Assigned task — Word for word, write out the entries that follow, omitting all pictures.

Data for the task —
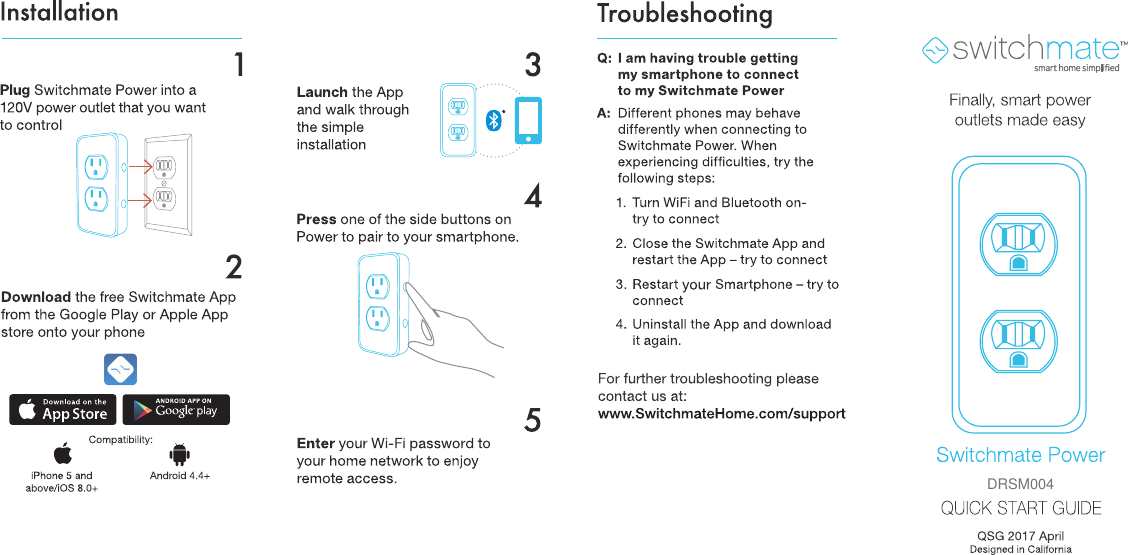 Installation

1

Plug Switchmate Power into a 120V power outlet that you want to control

2

Download the free Switchmate App from the Google Play or Apple App store onto your phone

Download on the App Store

ANDROID APP ON Google play

Compatibility:

iPhone 5 and above/iOS 8.0+

Android 4.4+

3

Launch the App and walk through the simple installation

4

Press one of the side buttons on Power to pair to your smartphone.

5

Enter your Wi-Fi password to your home network to enjoy remote access.

Troubleshooting

Q: I am having trouble getting my smartphone to connect to my Switchmate Power

A: Different phones may behave differently when connecting to Switchmate Power. When experiencing difficulties, try the following steps:

1. Turn WiFi and Bluetooth on- try to connect

2. Close the Switchmate App and restart the App – try to connect

3. Restart your Smartphone – try to connect

4. Uninstall the App and download it again.

For further troubleshooting please contact us at:
www.SwitchmateHome.com/support

switchmate™
smart home simplified

Finally, smart power outlets made easy

Switchmate Power

DRSM004

QUICK START GUIDE

QSG 2017 April
Designed in California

Task output —
 Installation

1

Plug Switchmate Power into a 120V power outlet that you want to control

2

Download the free Switchmate App from the Google Play or Apple App store onto your phone

Download on the App Store

ANDROID APP ON Google play

Compatibility:

iPhone 5 and above/iOS 8.0+

Android 4.4+

3

Launch the App and walk through the simple installation

4

Press one of the side buttons on Power to pair to your smartphone.

5

Enter your Wi-Fi password to your home network to enjoy remote access.

Troubleshooting

Q: I am having trouble getting my smartphone to connect to my Switchmate Power

A: Different phones may behave differently when connecting to Switchmate Power. When experiencing difficulties, try the following steps:

1. Turn WiFi and Bluetooth on- try to connect

2. Close the Switchmate App and restart the App – try to connect

3. Restart your Smartphone – try to connect

4. Uninstall the App and download it again.

For further troubleshooting please contact us at:
www.SwitchmateHome.com/support

switchmate™
smart home simplified

Finally, smart power outlets made easy

Switchmate Power

DRSM004

QUICK START GUIDE

QSG 2017 April
Designed in California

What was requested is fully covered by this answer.